### DATA
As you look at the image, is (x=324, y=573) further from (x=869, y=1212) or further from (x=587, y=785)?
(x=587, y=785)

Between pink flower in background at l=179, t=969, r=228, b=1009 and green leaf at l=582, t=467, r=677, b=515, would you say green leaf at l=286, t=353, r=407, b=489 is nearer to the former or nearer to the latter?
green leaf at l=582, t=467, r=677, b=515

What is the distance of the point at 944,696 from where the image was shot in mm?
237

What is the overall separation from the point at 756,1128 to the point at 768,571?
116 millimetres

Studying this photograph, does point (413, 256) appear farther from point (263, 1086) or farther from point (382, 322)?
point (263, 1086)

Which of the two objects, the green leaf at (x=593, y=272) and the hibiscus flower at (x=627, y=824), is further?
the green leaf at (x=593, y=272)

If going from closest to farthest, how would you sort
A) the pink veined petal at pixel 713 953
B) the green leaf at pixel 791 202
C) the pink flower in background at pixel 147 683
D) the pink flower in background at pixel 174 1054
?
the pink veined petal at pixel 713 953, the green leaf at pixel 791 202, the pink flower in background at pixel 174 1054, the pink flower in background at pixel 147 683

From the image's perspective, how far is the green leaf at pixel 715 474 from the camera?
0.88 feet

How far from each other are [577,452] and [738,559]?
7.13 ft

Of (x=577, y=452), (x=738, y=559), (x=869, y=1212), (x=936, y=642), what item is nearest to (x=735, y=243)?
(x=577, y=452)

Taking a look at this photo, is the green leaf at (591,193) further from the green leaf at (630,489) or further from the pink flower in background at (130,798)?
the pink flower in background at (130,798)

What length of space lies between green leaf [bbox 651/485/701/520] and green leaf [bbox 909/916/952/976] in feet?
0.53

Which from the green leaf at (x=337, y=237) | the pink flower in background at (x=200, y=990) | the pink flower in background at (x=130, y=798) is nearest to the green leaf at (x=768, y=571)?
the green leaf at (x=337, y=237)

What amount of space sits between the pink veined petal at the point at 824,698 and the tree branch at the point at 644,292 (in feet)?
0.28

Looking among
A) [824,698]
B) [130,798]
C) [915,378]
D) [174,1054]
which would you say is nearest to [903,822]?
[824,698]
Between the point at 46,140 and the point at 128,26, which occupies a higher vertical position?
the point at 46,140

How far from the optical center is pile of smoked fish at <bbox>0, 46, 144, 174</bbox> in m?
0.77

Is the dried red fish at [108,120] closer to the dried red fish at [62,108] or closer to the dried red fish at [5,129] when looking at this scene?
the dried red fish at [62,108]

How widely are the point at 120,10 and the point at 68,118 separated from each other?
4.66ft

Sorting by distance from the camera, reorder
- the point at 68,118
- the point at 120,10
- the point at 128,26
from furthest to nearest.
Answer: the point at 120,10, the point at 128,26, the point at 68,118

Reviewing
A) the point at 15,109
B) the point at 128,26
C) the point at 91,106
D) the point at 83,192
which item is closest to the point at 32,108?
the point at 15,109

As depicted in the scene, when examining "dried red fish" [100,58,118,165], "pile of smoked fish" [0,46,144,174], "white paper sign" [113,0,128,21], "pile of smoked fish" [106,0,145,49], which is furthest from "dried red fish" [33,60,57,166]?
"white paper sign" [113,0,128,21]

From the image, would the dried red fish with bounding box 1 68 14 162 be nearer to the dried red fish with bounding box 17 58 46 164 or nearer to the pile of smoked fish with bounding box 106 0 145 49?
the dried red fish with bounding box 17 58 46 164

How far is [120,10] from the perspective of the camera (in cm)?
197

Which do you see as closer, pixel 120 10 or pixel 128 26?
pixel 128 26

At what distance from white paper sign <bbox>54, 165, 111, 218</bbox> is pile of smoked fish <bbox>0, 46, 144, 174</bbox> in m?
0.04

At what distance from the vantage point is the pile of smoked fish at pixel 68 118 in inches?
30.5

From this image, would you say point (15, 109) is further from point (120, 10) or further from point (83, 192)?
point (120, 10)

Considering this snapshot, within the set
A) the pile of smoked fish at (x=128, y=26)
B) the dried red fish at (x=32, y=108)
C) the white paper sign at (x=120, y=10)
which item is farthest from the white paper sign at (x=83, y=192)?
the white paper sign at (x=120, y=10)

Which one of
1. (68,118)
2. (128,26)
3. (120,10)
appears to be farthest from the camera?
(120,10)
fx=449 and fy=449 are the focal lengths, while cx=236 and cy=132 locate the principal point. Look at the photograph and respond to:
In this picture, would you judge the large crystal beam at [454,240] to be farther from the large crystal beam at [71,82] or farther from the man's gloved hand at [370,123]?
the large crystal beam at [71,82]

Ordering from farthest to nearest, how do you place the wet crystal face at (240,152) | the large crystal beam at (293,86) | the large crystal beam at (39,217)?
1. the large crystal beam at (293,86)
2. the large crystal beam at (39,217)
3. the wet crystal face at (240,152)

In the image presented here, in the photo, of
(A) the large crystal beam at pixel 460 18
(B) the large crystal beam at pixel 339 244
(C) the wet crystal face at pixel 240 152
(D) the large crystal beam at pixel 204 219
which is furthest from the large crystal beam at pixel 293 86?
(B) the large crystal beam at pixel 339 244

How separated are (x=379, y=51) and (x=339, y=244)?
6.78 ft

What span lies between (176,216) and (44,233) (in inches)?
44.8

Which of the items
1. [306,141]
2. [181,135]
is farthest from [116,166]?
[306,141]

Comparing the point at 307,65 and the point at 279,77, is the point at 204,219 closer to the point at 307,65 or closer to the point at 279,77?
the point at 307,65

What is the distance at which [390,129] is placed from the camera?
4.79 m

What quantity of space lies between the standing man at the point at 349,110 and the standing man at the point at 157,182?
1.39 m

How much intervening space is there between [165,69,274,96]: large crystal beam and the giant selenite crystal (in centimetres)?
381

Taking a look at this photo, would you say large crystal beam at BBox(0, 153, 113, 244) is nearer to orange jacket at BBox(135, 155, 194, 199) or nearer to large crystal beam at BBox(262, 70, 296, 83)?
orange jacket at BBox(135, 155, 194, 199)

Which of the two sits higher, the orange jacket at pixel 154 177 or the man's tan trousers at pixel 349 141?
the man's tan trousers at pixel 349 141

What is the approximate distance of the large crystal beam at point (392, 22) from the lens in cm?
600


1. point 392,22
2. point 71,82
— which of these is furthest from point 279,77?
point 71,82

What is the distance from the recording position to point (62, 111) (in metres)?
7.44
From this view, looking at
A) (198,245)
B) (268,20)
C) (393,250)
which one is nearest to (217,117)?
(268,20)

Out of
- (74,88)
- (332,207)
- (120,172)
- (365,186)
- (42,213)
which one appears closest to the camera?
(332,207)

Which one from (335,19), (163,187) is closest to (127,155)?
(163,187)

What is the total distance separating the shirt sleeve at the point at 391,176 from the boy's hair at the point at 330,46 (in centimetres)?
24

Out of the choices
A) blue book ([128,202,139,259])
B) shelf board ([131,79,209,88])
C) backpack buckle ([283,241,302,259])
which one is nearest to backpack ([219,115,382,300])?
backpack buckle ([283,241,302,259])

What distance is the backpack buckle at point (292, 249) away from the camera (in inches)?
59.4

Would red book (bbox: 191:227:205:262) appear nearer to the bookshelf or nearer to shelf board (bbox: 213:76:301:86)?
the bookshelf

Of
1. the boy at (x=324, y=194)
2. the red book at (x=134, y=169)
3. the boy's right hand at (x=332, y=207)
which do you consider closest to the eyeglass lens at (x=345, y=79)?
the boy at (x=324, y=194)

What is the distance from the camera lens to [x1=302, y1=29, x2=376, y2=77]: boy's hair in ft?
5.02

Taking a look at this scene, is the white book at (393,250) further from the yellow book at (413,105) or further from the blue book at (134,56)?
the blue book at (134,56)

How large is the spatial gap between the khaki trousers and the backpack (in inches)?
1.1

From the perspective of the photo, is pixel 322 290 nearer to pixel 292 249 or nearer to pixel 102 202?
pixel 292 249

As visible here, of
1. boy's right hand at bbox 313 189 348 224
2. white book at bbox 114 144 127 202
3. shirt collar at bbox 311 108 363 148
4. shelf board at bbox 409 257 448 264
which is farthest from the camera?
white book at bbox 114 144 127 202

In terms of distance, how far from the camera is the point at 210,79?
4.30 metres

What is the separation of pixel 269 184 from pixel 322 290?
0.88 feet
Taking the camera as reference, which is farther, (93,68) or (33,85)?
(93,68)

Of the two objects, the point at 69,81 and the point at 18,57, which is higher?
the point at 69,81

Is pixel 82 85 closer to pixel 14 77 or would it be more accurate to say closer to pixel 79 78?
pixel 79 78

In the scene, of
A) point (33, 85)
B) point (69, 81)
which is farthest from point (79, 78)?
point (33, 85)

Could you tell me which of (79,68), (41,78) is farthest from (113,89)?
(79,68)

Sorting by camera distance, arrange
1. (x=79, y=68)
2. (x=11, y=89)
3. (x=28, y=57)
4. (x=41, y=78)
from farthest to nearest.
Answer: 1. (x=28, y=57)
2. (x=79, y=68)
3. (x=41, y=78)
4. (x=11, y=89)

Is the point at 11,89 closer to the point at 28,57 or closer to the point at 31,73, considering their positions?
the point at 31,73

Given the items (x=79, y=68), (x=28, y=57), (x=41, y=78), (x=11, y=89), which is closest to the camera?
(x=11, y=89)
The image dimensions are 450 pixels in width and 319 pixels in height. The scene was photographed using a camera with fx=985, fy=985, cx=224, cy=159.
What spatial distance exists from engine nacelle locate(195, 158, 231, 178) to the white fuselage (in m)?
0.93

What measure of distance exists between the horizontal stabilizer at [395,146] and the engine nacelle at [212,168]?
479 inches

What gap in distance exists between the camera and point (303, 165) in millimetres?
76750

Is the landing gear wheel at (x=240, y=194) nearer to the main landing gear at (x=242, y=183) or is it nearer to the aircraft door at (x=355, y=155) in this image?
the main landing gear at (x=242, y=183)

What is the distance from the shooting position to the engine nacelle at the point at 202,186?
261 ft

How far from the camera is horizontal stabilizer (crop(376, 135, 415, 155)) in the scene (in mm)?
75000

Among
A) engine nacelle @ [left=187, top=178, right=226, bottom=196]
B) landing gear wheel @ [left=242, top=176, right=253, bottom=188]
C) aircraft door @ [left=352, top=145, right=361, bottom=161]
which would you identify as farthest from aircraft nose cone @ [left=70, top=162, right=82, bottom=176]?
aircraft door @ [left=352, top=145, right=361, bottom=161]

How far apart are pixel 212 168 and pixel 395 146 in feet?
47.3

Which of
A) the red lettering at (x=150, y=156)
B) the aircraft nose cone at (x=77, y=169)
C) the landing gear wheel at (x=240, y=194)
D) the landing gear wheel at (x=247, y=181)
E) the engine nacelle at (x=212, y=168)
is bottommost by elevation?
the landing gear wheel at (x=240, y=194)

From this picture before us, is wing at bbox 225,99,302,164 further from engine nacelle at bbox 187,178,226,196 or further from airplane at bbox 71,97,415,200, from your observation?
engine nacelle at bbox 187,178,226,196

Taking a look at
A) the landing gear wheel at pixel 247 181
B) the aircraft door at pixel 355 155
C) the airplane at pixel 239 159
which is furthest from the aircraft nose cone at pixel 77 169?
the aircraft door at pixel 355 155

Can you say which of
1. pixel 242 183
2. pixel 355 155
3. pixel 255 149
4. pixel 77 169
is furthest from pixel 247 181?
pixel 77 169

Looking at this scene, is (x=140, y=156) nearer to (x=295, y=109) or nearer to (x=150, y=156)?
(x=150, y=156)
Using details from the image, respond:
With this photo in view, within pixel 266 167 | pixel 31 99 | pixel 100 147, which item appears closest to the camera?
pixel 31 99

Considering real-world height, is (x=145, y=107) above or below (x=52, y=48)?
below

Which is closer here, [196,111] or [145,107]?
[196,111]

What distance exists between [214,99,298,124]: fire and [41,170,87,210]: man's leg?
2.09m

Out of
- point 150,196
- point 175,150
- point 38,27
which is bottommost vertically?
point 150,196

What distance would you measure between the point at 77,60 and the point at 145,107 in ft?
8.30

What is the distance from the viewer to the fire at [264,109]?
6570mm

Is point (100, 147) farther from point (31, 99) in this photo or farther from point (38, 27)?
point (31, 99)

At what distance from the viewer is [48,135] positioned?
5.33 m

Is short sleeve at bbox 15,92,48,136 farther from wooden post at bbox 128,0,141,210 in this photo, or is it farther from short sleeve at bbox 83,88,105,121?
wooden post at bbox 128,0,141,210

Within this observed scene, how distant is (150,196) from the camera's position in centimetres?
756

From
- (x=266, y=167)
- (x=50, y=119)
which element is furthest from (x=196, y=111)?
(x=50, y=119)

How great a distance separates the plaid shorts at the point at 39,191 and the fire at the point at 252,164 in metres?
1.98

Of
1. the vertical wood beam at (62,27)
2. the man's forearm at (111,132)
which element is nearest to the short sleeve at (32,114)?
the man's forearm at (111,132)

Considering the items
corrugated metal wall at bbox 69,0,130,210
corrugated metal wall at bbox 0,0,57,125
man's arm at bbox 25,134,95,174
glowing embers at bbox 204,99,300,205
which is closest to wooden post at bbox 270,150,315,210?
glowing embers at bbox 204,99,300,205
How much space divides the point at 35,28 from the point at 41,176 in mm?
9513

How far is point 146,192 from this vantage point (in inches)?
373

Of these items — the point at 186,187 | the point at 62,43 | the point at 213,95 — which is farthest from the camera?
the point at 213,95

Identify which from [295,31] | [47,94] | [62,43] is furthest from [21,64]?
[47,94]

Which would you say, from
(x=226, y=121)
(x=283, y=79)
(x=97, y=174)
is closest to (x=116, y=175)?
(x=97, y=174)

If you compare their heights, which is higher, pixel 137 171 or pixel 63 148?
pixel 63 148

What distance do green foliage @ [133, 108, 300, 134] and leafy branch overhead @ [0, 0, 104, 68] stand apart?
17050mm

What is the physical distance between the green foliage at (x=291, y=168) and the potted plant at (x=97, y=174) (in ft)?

### GOAL
Lay out the lines of the records as a JSON list of strings, one string per line and no blank lines, from the line with "Which would you say, from" through the end of the records.

### PROBLEM SOLUTION
[
  "Which would you say, from",
  "(x=226, y=121)",
  "(x=283, y=79)",
  "(x=97, y=174)",
  "is closest to (x=116, y=175)?",
  "(x=97, y=174)",
  "If you compare their heights, which is higher, pixel 137 171 or pixel 63 148?",
  "pixel 63 148",
  "What distance do green foliage @ [133, 108, 300, 134] and leafy branch overhead @ [0, 0, 104, 68] stand apart?",
  "17050mm",
  "What is the physical distance between the green foliage at (x=291, y=168) and the potted plant at (x=97, y=174) (in ft)?"
]